How to make the DMT systems dealing with various external environment? Our observation is that most events will happen in an expected manner. For example, in Apache, the main thread is always receiving the first request from a client. Also, in aget (a multithreaded downloader), every network event is expected to obtain a specific piece of data from the server.

Besides the special events, it's possible to make the whole system determinitic with a DMT scheduler in most times. On the other hand, since the number of special, or say unexpected events, is supposed to be reasonably small, we tend to apply an input exploration algorithm to expose all possible patterns of unexpected events. For example, we can adopt a model checker to do this job.

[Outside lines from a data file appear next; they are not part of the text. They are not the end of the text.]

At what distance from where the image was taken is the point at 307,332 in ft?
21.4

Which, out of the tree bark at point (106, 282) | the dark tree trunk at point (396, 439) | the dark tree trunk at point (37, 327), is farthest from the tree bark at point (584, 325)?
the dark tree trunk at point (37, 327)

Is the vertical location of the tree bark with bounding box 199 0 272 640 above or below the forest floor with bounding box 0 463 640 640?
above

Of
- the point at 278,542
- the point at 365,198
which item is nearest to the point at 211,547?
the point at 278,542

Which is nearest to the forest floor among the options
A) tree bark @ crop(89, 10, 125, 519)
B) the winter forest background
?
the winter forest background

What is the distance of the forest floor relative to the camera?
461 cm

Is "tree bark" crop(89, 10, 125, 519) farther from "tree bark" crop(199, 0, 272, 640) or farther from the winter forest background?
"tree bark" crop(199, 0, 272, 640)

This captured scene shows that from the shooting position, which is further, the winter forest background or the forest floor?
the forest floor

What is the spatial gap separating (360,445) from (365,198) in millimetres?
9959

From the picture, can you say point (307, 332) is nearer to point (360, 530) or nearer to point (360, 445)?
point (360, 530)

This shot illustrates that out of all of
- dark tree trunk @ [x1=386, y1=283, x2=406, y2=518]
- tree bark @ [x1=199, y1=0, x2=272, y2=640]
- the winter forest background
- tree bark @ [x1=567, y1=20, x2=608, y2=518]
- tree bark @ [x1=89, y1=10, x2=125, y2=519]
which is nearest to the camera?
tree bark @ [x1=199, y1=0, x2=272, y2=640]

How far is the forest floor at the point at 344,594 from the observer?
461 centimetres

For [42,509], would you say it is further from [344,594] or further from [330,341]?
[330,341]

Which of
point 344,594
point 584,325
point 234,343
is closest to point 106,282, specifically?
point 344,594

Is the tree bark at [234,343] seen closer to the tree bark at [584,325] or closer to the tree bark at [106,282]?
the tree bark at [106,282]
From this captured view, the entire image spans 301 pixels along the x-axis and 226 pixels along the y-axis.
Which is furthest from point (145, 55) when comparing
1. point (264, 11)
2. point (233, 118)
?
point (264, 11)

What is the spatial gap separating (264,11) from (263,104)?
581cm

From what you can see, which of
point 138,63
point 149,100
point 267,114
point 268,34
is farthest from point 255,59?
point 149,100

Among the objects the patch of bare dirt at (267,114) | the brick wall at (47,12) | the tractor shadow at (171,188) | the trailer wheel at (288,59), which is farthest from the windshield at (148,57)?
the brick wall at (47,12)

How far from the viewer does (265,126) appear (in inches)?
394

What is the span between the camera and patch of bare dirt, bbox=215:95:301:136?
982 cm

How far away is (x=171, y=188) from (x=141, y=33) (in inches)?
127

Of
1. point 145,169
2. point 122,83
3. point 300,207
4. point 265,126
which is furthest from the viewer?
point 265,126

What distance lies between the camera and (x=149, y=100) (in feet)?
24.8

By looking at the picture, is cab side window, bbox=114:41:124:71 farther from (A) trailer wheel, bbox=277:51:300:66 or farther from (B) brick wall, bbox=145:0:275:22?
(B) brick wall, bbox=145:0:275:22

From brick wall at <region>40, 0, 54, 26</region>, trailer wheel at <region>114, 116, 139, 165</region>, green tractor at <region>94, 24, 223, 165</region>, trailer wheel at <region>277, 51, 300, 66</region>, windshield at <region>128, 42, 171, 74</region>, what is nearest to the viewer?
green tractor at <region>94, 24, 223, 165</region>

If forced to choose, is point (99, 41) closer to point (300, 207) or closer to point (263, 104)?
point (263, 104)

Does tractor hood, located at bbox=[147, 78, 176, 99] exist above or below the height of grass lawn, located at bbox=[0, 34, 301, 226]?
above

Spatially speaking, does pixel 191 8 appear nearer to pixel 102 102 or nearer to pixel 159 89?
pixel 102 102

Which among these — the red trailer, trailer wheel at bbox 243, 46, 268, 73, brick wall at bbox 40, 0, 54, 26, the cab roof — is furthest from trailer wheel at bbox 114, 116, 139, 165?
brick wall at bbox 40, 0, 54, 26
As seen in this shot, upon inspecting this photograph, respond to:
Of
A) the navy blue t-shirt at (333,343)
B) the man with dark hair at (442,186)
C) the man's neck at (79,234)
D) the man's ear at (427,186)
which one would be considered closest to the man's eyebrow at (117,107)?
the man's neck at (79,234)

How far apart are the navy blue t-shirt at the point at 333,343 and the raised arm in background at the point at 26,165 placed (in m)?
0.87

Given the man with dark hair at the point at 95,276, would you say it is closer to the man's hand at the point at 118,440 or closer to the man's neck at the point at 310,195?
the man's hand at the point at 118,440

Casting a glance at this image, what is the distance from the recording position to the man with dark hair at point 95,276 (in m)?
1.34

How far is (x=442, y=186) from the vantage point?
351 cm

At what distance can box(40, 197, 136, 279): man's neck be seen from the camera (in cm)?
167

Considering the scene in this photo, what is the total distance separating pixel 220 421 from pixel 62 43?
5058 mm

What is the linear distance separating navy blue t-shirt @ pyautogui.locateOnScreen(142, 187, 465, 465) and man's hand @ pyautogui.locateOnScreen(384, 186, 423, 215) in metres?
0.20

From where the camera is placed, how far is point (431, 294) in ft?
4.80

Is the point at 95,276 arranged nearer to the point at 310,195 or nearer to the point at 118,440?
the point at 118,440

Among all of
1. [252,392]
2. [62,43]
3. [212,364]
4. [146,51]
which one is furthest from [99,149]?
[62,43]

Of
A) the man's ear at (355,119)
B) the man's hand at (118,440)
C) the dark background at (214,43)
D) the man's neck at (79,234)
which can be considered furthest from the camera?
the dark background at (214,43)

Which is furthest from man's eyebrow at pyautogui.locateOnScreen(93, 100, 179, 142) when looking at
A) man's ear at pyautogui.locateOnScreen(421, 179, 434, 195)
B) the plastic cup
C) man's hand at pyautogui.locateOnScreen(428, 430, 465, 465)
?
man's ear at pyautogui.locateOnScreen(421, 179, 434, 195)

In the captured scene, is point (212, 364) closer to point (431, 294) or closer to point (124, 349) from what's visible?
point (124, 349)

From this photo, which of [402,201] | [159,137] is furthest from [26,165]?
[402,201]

Regular project meeting: 12pm - 1pm, every Wednesday in System Lab.

What's been done

We have a LD_PRELOAD based dynamic instrumentation library and a LLVM-based static instrumentation library. These libraries allow recording and controlling program execution.
We have a DMT scheduler framework and implementations of multiple scheduling algorithms, e.g. Round-Robin, First Come First Serve.
We are able to print execution trace in a log file and produce partial order view or total order view of the execution trace. So does trace signature.
We have setup multiple benchmarks, including aget, Apache, Berkeley DB replication. Setup of some other benchmarks (like MongoDB, COPS, and NYU's YFS) are still on going.

What's our current plan

Build a DMT scheduler algorithm that enforces most determinism even if the input enviroment changes. Some simple ideas could be applied in this algorithm:
1. Delay and batch input messages
2. Run network events as internal operations unless some unexpected behavior is observed. For example, unexpected delay or message content changes.
Application evaluation. Each application will be executed in a certain configuration with DMT for many times. We compare the difference between different runs to determine unexpected events and the portion of deterministic part. In this part, we want to demenstrate
1. The number of unexpected events is relatively small.
2. DMT system is applicable in most times.
More discussion on program behavior in different configurations.